[Data items]
----------
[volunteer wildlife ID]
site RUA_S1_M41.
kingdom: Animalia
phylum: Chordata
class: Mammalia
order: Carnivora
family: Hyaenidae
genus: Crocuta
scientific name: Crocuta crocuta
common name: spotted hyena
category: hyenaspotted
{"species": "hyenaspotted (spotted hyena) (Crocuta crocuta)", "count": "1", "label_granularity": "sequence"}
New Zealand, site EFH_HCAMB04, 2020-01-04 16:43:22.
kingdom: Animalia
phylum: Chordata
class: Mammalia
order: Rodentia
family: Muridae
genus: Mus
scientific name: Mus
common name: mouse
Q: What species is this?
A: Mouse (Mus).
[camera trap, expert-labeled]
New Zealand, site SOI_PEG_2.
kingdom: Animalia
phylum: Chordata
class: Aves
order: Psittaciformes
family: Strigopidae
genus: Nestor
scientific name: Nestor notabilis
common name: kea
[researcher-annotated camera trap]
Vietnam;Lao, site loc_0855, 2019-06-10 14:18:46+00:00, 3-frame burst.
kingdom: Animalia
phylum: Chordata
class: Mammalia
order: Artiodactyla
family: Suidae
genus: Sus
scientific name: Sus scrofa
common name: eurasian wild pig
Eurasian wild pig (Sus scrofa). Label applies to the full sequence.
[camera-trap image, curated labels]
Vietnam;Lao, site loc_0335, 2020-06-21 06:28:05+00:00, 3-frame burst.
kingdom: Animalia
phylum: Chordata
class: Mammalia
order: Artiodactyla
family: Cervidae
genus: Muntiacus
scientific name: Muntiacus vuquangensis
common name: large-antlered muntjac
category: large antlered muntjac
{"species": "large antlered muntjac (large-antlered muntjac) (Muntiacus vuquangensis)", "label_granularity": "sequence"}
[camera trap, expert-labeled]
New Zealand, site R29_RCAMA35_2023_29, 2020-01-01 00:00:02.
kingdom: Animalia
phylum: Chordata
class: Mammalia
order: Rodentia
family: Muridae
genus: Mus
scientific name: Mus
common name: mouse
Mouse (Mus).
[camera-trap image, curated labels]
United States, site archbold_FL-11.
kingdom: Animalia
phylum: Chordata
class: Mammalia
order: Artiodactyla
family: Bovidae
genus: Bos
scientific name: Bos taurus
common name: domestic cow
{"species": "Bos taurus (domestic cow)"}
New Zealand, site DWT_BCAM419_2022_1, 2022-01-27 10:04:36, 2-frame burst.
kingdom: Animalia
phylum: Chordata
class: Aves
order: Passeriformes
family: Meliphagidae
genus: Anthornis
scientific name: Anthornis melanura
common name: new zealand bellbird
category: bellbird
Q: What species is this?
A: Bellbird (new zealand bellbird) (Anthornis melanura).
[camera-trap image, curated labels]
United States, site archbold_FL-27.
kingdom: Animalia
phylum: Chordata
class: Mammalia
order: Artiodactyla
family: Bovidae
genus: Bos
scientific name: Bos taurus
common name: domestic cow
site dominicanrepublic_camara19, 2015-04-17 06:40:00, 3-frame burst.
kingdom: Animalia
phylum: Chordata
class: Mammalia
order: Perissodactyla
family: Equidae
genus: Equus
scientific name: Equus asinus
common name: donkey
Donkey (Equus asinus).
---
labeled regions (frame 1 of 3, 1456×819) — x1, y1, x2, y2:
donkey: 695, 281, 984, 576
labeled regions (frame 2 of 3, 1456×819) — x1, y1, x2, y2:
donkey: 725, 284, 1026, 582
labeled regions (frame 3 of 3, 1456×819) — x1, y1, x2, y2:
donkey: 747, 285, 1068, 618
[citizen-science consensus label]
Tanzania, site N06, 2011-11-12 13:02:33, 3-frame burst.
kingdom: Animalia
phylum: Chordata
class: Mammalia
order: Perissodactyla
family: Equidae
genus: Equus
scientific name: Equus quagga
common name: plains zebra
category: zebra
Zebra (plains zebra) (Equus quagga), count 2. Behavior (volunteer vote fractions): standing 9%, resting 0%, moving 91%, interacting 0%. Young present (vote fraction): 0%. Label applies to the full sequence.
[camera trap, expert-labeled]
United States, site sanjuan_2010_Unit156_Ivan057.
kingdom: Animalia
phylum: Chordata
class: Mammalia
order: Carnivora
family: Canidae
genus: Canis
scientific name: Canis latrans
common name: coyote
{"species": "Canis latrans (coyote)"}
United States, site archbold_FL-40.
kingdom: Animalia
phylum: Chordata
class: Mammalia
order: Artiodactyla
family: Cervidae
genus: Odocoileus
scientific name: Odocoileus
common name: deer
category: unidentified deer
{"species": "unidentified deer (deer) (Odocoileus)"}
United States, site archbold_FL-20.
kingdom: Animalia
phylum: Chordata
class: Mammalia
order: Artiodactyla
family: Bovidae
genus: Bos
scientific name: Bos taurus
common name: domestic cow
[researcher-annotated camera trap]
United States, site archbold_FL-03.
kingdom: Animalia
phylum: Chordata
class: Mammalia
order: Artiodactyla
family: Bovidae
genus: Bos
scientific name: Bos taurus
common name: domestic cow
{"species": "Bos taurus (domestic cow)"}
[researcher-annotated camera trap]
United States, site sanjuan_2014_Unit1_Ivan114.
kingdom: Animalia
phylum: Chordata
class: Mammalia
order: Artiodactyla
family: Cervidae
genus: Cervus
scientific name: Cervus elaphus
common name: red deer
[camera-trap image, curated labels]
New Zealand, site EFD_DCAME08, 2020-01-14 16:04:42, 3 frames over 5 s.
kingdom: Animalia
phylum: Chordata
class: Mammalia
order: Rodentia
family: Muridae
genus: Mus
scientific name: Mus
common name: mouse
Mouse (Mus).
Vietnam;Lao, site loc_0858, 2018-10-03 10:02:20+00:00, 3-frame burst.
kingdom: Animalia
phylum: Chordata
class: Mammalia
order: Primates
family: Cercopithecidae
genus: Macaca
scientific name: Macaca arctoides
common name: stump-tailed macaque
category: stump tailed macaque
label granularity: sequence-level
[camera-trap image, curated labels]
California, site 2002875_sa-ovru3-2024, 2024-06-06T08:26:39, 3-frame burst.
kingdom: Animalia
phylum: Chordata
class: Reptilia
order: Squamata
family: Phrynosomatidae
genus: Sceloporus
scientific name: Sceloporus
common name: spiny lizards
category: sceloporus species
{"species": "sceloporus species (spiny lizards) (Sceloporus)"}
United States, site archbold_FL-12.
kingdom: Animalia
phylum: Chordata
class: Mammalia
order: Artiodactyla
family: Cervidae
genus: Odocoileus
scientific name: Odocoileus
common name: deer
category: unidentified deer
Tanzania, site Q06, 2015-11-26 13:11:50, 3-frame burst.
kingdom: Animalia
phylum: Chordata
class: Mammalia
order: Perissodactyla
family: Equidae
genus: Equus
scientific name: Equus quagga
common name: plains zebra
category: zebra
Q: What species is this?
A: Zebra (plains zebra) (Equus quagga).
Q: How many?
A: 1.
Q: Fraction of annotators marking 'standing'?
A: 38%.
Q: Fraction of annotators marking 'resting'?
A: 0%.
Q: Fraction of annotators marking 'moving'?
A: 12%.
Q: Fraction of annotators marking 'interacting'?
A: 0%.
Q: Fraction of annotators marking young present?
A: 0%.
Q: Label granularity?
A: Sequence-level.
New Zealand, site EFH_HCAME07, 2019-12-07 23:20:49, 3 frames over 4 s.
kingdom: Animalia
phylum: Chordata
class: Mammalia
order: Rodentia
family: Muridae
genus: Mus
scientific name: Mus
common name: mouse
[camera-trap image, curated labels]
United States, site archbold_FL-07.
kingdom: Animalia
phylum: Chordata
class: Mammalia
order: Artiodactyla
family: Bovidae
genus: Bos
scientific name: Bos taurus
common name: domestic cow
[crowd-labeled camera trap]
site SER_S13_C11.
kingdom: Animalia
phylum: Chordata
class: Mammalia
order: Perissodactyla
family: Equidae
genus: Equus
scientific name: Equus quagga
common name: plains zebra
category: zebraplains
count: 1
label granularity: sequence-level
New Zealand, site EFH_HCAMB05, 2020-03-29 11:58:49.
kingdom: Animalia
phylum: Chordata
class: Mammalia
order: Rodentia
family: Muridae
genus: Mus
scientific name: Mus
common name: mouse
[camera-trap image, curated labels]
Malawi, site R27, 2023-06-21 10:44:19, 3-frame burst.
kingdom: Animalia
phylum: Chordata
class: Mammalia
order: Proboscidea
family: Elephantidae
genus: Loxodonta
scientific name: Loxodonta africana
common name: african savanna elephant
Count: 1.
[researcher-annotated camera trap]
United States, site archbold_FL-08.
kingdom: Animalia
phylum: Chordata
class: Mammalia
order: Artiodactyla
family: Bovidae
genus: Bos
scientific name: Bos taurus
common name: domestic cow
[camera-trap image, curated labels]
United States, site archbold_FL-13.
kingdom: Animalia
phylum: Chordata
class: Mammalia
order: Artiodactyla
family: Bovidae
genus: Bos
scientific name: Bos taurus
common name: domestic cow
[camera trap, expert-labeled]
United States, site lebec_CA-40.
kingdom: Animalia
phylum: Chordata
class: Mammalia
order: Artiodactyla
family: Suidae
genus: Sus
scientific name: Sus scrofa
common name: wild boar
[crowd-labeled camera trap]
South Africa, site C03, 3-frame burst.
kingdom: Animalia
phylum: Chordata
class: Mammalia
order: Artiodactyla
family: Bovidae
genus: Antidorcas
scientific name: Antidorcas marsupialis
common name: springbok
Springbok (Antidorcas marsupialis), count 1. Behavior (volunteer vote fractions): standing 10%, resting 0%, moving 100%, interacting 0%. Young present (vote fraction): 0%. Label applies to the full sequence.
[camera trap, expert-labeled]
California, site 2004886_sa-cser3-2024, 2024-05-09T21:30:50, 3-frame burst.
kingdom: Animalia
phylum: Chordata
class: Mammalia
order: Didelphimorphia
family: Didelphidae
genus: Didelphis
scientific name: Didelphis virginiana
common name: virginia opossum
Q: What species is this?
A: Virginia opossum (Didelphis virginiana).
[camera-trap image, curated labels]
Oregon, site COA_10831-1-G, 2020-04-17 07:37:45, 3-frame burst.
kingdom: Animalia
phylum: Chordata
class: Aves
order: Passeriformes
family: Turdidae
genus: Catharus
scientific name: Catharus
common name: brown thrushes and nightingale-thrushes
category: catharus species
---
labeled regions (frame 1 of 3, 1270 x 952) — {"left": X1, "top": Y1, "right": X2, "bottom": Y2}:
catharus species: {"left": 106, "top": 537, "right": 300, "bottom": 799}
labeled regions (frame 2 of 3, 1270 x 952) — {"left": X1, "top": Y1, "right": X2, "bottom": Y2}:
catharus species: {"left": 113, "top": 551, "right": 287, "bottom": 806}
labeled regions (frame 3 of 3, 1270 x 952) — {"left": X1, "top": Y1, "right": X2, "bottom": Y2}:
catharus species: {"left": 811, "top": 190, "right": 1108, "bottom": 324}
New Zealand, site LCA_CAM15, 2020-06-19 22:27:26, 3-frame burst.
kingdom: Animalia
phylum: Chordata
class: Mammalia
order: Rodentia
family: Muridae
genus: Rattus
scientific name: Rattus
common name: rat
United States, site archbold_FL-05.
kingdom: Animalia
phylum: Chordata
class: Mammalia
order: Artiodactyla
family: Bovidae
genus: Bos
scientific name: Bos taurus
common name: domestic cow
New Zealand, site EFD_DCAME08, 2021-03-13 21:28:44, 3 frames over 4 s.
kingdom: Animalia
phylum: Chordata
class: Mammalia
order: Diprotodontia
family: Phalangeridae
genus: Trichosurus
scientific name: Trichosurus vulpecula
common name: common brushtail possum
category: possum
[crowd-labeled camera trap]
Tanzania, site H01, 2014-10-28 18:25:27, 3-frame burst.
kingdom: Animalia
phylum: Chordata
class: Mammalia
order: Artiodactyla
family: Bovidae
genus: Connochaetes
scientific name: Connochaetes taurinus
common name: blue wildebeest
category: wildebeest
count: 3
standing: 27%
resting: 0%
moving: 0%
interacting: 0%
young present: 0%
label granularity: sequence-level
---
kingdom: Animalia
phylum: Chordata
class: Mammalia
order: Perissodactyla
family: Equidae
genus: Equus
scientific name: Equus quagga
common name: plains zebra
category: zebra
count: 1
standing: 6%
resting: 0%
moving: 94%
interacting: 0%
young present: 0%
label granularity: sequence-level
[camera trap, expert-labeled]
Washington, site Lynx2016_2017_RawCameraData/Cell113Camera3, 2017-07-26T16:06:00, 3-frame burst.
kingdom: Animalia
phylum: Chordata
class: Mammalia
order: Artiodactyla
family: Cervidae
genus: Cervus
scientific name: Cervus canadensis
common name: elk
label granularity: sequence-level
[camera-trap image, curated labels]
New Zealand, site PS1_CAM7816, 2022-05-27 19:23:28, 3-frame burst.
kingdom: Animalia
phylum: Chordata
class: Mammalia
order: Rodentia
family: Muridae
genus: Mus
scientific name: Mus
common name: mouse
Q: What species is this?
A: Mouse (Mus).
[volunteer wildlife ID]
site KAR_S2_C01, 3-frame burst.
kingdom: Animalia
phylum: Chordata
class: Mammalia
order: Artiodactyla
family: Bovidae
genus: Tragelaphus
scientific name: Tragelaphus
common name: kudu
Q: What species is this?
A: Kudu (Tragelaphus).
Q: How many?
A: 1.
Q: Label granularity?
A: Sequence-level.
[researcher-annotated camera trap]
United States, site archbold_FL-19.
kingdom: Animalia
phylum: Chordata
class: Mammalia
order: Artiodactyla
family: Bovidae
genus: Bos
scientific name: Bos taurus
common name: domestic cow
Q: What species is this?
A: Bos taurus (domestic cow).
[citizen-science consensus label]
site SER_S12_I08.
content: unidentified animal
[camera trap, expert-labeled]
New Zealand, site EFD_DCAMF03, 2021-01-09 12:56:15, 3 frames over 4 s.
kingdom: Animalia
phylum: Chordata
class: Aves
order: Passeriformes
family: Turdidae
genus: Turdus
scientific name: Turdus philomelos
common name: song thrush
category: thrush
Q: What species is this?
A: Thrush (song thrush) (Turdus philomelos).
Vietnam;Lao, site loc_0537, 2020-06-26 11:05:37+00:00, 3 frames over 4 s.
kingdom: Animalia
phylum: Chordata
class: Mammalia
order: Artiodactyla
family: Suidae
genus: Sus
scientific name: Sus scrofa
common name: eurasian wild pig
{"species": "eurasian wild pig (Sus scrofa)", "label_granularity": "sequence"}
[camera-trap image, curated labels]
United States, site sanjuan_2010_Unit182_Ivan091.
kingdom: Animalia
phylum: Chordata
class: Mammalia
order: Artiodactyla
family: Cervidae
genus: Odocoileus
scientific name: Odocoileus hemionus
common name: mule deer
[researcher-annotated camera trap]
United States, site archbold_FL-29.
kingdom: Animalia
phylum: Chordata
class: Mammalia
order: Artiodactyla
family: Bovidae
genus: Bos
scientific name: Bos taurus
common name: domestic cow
----------
Work order:
In the entries above, tally the lines that hold the string "annotators" and give only the count.

Reply to the task:
5